• _DOKUMENTTEXT_
"""
München – Um die Abhängigkeit von russischem Gas nicht noch weiter zu erhöhen, fordert Ex-EU-Kommissar Günther Oettinger (CDU), den Ausstieg aus der Atomindustrie in Deutschland hinauszuzögern. „Wenn man die Abhängigkeit von russischen Gasimporten nicht noch weiter erhöhen will, wäre es sinnvoll, die letzten drei noch am Netz befindlichen Atomkraftwerke in Deutschland Ende des Jahres nicht abzuschalten“, sagte er den „Stuttgarter Nachrichten“.
Es sei ein Gebot der Klugheit, die Stilllegungen zurückzustellen, sagte der frühere baden-württembergische Ministerpräsident. Oettinger, der auch EU-Energiekommissar war, erklärte dem Bericht in dem Blatt zufolge weiter: „Die Kraftwerke verfügen über einen hohen Sicherheitsstandard und unterliegen ständigen Sicherheitskontrollen. Ich halte es für vertretbar, sie noch für eine gewisse Zeit am Netz zu lassen.“ Er wolle aber die grundsätzliche Entscheidung nicht infrage stellen, aus der Atomkraft auszusteigen. Ähnlich äußerte sich der Energiepolitikexperte der Unionsfraktion, Mark Helfrich: „Die Versorgungssicherheit Deutschlands darf auf keinen Fall gefährdet werden.“
Die baden-württembergische Umweltministerin Thekla Walker (Grüne) sieht die Aussagen Oettingers sehr skeptisch. „Wir sind uns einig, dass wir die Abhängigkeit von Gas und Kohle aus Russland beenden müssen. Der richtige Weg dafür ist jedoch der massive und schnelle Ausbau der Erneuerbaren Energien sowie deren technologische Weiterentwicklung.“ Sämtliche Anstrengungen und Investitionen für die Energieversorgung der Zukunft müsse man daraufhin ausrichten. „Erneuerbare Energien sind sicher, umweltverträglich und generationengerecht.“ Kernkraft hingegen sei und bleibe gefährlich. „Fukushima zeigt uns bis heute eindrücklich, wie tödlich und zerstörerisch Kernenergie ist. Die Garantie – absolut sicher – kann und wird uns keiner geben.“
Nach bisheriger Gesetzeslage sollen spätestens Ende des Jahres die drei letzten deutschen Atomkraftwerke Isar 2, Emsland und Neckarwestheim 2 abgeschaltet werden. Zudem sind neue Gaskraftwerke geplant.
"""
• _BEREITGESTELLTE DATEN_
"""
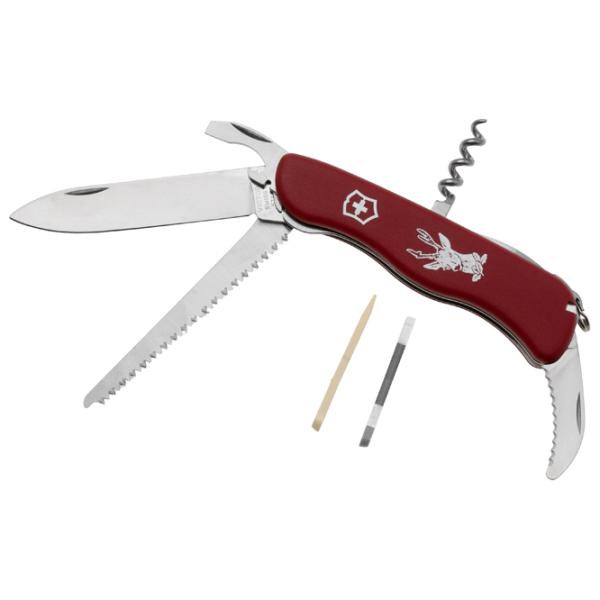 Мултитул Victorinox Hunter кемпинговый photo 1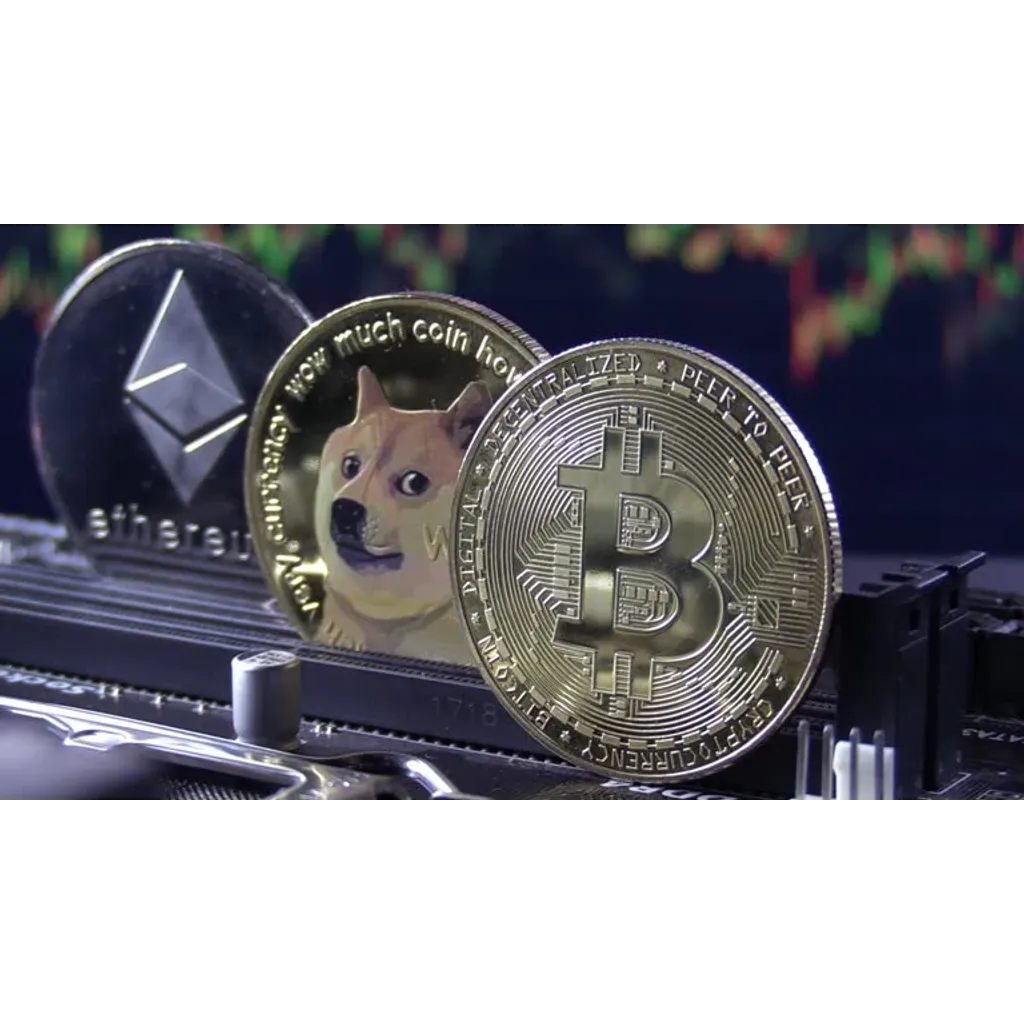 Free Bitcoin And Dogecoin: How Robinhood Users Are Claiming Crypto Rewards Free Bitcoin And Dogecoin: How Robinhood Users Are Claiming Crypto Rewards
"""
• _ZU ERLEDIGENDE AUFGABEN_
1. Beantworte anhand des Artikels über den Atomausstieg diese Fragen:
(a) Welcher Zeitung gegenüber äußerte sich Günther Oettinger?
(b) Welches Amt hat Thekla Walker inne?
(c) Welche drei Atomkraftwerke sollen nach bisheriger Gesetzeslage spätestens Ende des Jahres abgeschaltet werden?
2. Führe den Artikel über den Atomausstieg nach seinem letzten Satz weiter.
Die Zeilen werden für die Bearbeitung nicht gebraucht.

• _ERGEBNISSE JE AUFGABE_
1.
(a) Den „Stuttgarter Nachrichten“.
(b) Sie ist baden-württembergische Umweltministerin.
(c) Isar 2, Emsland und Neckarwestheim 2.

2.
Die Bundesregierung bemüht sich indes um mein Maßnahmenpaket, um die deutsche Souveränität in der Energieversorgung zu stärken. Nach den dramatischen Ereignissen in der Ukraine legte Wirtschafts- und Klimaschutzminister Robert Habeck (Grüne) nun ein Papier mit konkreten Maßnahmen vor, um kurz- und mittelfristig die Krisenvorsorge zu stärken.
Dazu gehört neben dem Aufbau einer strategischen Erdgasreserve auch die Bevorratung von Kohle. Der Anteil der Kohle aus Russland liegt bei rund 50 Prozent, diese wird zur Verstromung in den Steinkohlekraftwerken eingesetzt. Auch bei der Kohle soll es nach den Plänen Habecks eine Diversifizierung der Lieferungen und Verringerung der Importabhängigkeit geben. Gemeinsam mit den Kraftwerksbetreibern soll nun die Beschaffung und Reservebildung bei Kohle vorangetrieben werden.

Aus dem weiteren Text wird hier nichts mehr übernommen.